The film, which was a 40-years-later sequel to the first film (see also: Blumhouse’s Halloween), opened with $22 million and ended with $34.5 million, making it one of the most frontloaded movies ever released in multiplexes. It grossed $47 million worldwide on a $20 million budget but was among the most frontloaded wide releases ever, earning $34 million domestic from a $22 million debut. Leatherface, a 2017 prequel to the 1974 flick, earned $1.5 million theatrically. The “not a remake” sequels (1986, 1990, 1995, 2013) and prequels (2017) have, save for the 3-D cash-in, otherwise stiffed. This new film was theoretically intended for theaters, and it was yet another “only a sequel to the first film” offering. That makes it the third “Texas Chainsaw Massacre part 2” since 1986.

Like a handful of other inexplicably ongoing franchises (Highlander comes to mind), the only one which most folks admit to liking is the first film. The eight (!!) Texas Chainsaw movies, including a 2003 remake and a 2006 prequel to that remake, have earned $247 million worldwide on a combined budget of (very roughly) $49.5 million. However, $109 million (44%) of that came from the 2003 Platinum Dunes remake, which was “new to you” for much of its younger ticket buyers. It’s not unlike the Alien series, where the only post-Aliens hits were the offshoot Alien Vs. Predator and the “not sold as an Alien prequel” Prometheus. Just because we’ve all heard of Texas Chainsaw Massacre and Leatherface is an iconic onscreen boogie man doesn’t mean the IP is of any value.

The franchise has been coasting on the reputation of its first installment for the last 30 years. The choice by Netflix to acquire what smells like damaged goods recalls not Legendary’s “was supposed to be in theaters” Enola Holmes but rather Paramount’s The Cloverfield Paradox. Produced by Fede Alvarez and directed by David Blue Garcia, it is another odd example of Netflix doing what its rivals now have to do to compete with the streaming giant. In this case, it’s a long-running horror franchise that’s never really been all that popular. Like last week’s He’s All That, it’s a clear “IP for the sake of IP” play that we usually see from the likes of Paramount+ (Grease: Rise of the Pink Ladies) or Peacock (the $400 million Exorcist trilogy). Netflix doesn’t need this nonsense.   

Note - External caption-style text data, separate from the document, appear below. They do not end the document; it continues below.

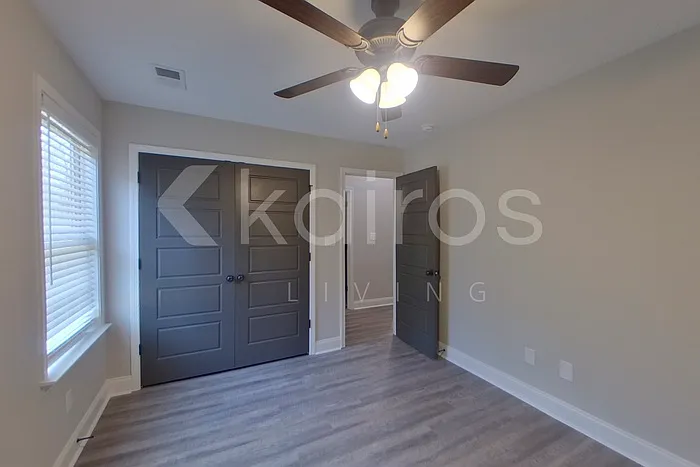 104 Allentown Ct — Photo 14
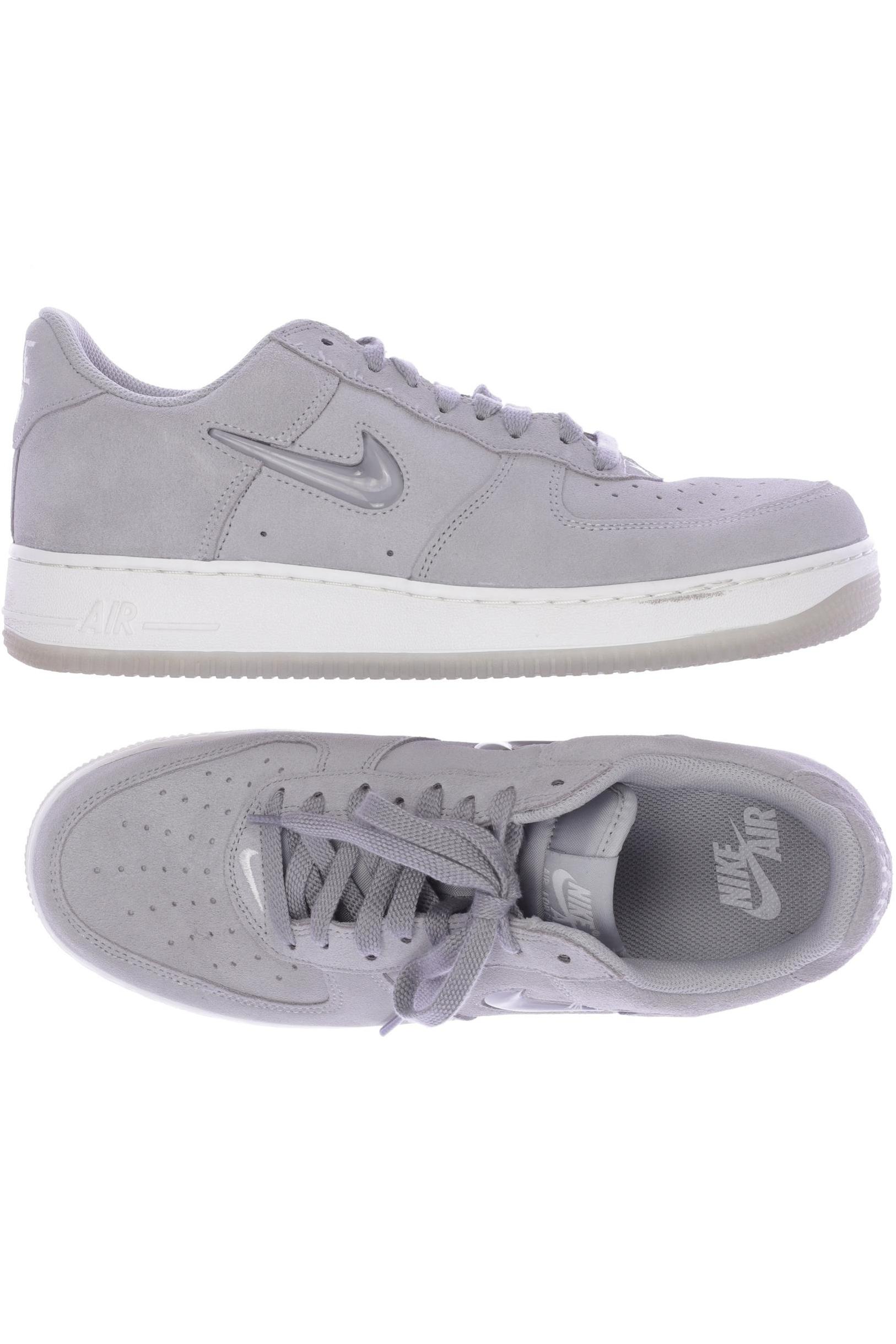 

Nike Herren Sneakers, grau, Gr. 44.5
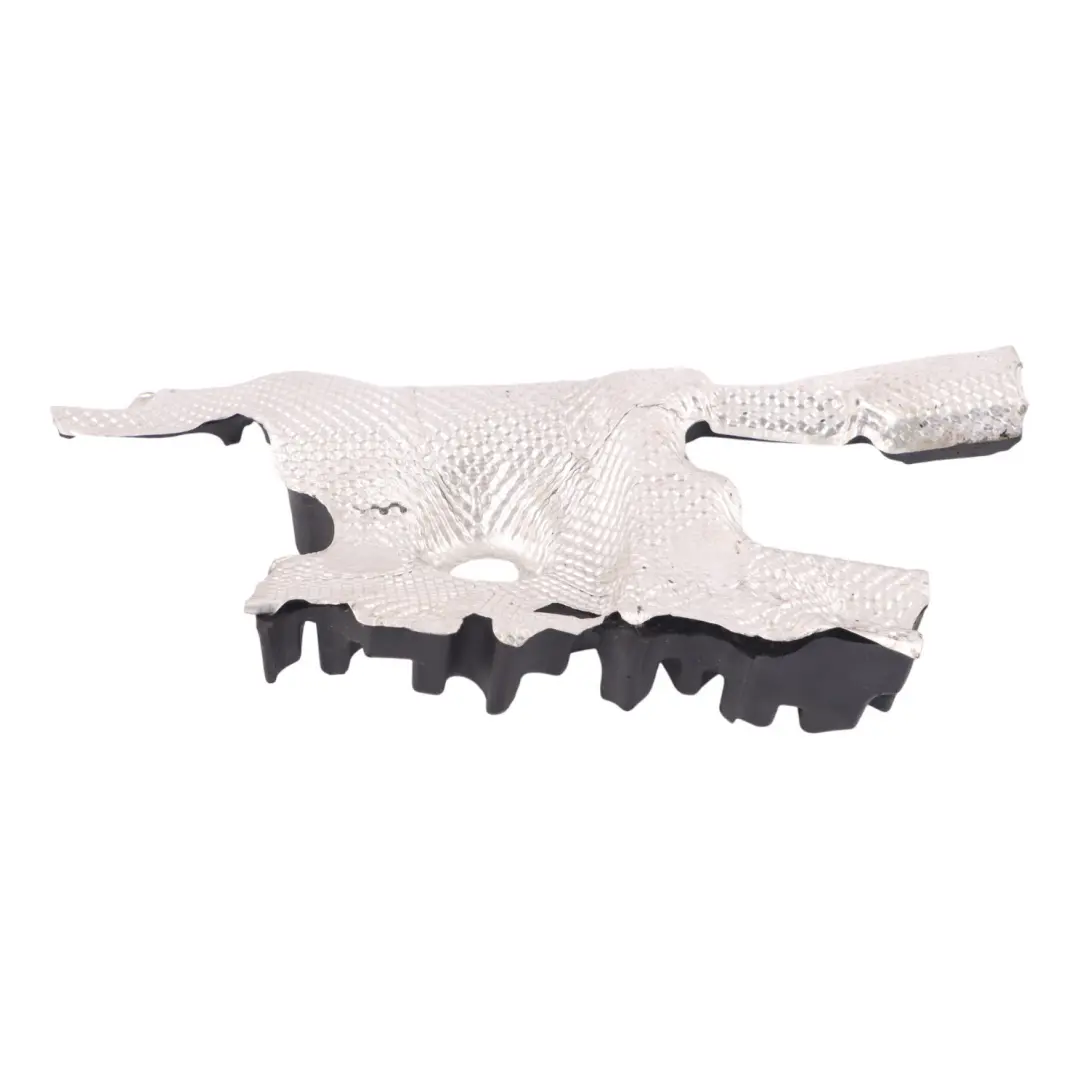 termico piastra protezione isolamento copertura per Audi A5 8T Scudo con numero di parte 04L103954G Audi A5 8T Scudo termico piastra protezione isolamento copertura - SKU 04L103954G - Numero di parte 04L103954G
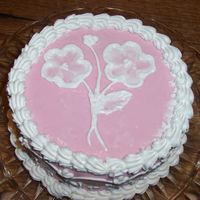 100_0508.jpg first brush embroidery first mmf try and first scroll try .... I need a lot more practice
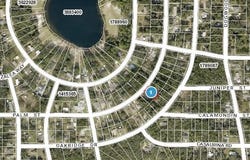 PALM STREET, LADY LAKE, FL 32159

So, The Texas Chain Saw Massacre has nine installments, including a remake, a prequel to that remake, a prequel to the 1974 flick, three separate and disconnected sequels to the 1974 flick (1986, 2013 and 2021) and a threequel and fourquel about which no one wants to talk. This Netflix-bound flick is yet another “only a sequel to the first film” offering. Even Halloween has only two “part two” in-continuity movies. Halloween H20 is technically a new “part three.” Rob Zombie’s Halloween II is from a separate continuity. I like the cast (Elsie Fisher, Jacob Latimore, etc.), but it’s another example of mistaking a “once was successful” singular horror hit for a viable IP. Moreover, if it’s lousy, well, Netflix once again gets dinged as the modern-day “direct to Blockbuster.”